Why HEIC Causes Compatibility Problems
Despite its technical advantages, HEIC support outside Apple's ecosystem developed slowly. Windows 10 and 11 require a codec pack from the Microsoft Store to open HEIC files natively. Older Windows versions cannot open them at all. Many web platforms (WordPress, older content management systems, some social media platforms) do not accept HEIC uploads. Many desktop editors only added HEIC support relatively recently. Android devices can display HEIC shared from iPhones via iMessage, but native file support varies by manufacturer and Android version.
HEIC vs JPEG: When to Use Each
- Use HEIC: storing photos on your iPhone, sharing within Apple ecosystem (AirDrop, iMessage, iCloud Photos), when storage space is limited.
- Use JPEG: sharing with non-Apple users, uploading to websites or CMSs, sending to clients or colleagues with Windows PCs, archiving for long-term compatibility, printing services.
- HEIC advantage: ~50% smaller file size, better quality at same file size, HDR support, multi-image containers.
- JPEG advantage: universal compatibility, 30+ years of software support, widely accepted by every platform and service.
How to Stop iPhone from Creating HEIC Files
If you prefer JPEGs from the start, you can change this in iPhone Settings. Go to Settings > Camera > Formats, and select 'Most Compatible' instead of 'High Efficiency.' Your iPhone will then capture photos as JPEG (and videos as H.264 MP4 instead of HEVC). The trade-off is roughly double the storage usage per photo. Apple also offers automatic conversion: if you enable 'Transfer to Mac or PC' under Settings > Camera > Transfer to Mac or PC, your iPhone will automatically convert HEIC to JPEG when you transfer photos via USB.

Source records
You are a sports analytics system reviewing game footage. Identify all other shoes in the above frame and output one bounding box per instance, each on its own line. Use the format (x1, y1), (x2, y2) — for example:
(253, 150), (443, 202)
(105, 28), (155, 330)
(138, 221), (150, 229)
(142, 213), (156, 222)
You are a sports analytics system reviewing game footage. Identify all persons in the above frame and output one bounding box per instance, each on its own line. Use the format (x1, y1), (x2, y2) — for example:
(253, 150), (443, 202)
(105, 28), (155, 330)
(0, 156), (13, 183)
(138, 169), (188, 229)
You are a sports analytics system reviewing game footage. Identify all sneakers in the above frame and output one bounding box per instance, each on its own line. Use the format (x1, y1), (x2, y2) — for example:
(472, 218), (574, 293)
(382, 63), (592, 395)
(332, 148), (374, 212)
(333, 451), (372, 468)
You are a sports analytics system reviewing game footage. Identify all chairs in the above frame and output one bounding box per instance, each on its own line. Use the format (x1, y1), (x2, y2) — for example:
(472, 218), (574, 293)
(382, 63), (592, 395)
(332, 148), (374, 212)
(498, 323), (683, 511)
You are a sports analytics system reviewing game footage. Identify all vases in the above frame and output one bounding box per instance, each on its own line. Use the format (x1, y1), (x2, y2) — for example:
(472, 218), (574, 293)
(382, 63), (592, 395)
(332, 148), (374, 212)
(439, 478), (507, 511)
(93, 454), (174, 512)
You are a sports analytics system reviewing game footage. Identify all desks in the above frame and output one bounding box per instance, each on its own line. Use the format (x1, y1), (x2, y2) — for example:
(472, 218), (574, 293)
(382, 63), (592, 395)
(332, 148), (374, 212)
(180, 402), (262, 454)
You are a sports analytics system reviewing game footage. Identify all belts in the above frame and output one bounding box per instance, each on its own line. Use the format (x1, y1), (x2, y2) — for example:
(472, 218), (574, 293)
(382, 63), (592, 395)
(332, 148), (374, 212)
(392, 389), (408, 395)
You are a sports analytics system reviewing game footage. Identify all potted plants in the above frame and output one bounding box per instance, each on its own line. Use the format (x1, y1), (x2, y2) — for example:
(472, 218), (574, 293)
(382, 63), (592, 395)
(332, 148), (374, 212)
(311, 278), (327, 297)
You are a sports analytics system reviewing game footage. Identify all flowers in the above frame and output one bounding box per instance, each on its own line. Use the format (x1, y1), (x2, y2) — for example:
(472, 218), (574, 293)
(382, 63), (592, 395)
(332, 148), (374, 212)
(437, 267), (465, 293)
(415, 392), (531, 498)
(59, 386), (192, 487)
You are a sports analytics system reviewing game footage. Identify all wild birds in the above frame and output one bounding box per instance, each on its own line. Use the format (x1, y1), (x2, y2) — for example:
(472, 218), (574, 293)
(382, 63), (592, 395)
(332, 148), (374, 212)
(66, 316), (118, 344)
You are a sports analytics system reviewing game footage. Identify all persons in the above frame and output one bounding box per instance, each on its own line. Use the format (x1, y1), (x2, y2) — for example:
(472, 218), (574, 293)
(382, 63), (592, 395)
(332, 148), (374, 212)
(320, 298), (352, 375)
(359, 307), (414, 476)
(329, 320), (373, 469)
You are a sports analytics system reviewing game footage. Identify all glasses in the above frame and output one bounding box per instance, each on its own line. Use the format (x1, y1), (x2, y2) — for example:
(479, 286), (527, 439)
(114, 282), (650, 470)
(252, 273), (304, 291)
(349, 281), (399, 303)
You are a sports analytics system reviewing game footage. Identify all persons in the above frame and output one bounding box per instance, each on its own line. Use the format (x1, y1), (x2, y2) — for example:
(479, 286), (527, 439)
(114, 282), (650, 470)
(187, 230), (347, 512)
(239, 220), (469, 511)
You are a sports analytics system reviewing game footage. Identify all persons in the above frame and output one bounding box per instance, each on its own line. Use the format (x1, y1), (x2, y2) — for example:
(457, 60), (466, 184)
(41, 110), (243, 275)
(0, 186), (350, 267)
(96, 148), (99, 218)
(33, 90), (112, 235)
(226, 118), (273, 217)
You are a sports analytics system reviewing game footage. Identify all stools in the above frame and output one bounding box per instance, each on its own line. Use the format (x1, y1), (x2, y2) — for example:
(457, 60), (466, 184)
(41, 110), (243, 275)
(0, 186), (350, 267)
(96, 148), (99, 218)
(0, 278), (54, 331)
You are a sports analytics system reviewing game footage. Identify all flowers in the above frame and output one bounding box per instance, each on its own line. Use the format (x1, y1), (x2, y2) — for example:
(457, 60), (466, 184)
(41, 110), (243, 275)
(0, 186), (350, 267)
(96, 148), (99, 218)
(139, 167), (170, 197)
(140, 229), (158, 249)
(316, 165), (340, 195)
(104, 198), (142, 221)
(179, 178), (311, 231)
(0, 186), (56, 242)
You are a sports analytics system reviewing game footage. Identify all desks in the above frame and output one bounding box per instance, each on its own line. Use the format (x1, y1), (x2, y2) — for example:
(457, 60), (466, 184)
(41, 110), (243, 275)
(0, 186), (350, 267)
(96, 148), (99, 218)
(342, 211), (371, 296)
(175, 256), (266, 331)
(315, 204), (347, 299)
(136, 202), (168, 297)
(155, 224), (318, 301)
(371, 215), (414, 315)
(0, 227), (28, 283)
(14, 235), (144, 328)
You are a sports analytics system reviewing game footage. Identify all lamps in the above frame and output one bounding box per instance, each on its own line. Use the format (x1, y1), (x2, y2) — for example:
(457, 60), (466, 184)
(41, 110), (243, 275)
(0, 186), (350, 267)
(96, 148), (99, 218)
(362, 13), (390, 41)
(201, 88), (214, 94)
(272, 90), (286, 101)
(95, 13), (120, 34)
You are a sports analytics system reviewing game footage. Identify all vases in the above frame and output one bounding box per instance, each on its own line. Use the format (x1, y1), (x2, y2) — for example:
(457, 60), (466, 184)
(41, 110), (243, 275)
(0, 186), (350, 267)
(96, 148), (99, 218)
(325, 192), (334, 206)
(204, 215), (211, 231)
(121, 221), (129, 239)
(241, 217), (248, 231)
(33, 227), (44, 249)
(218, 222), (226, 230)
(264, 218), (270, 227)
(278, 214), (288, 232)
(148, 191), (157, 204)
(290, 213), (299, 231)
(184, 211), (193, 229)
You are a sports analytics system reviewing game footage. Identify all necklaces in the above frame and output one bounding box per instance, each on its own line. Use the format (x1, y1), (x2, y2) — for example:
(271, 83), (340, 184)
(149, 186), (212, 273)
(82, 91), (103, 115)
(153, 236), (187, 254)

Study questions:
a) In the text on HEIC and JPEG, which option should be selected under Settings > Camera > Formats to make an iPhone capture photos as JPEG?
b) Continue the text on HEIC and JPEG from its last sentence.

Answer list:
a) 'Most Compatible' instead of 'High Efficiency.'

b)
How to Convert HEIC to JPG Online
The most convenient method for occasional conversions is an online tool. FyleTools converts HEIC to JPG directly in your browser using WebAssembly. Your photos never leave your device — an important consideration since phone photos often contain faces, locations, and personal moments you may not want on a third-party server.
Convert HEIC to JPG in your browser at fyletools.com/img/convert. No upload, no account, no limit. Your iPhone photos stay on your device throughout the entire conversion.
Batch HEIC Conversion
If you have a large library of HEIC photos to convert, FyleTools supports batch conversion — you can select multiple HEIC files at once and convert them all to JPG in one operation. The results are packaged as a ZIP file for download. For very large libraries (thousands of photos), desktop tools like ImageMagick or the Windows HEIC codec pack may be more practical than browser-based tools.
Quality Considerations
Converting HEIC to JPG is a lossy-to-lossy conversion — both formats use compression algorithms that discard some information. If you convert HEIC to JPG at high quality settings, the visual difference is imperceptible. Converting at lower quality settings will produce a smaller JPG but with some visual degradation. For important photos, always convert at the highest quality setting (90-100%) to minimize any quality loss during the format change. FyleTools defaults to high-quality settings for all image conversions.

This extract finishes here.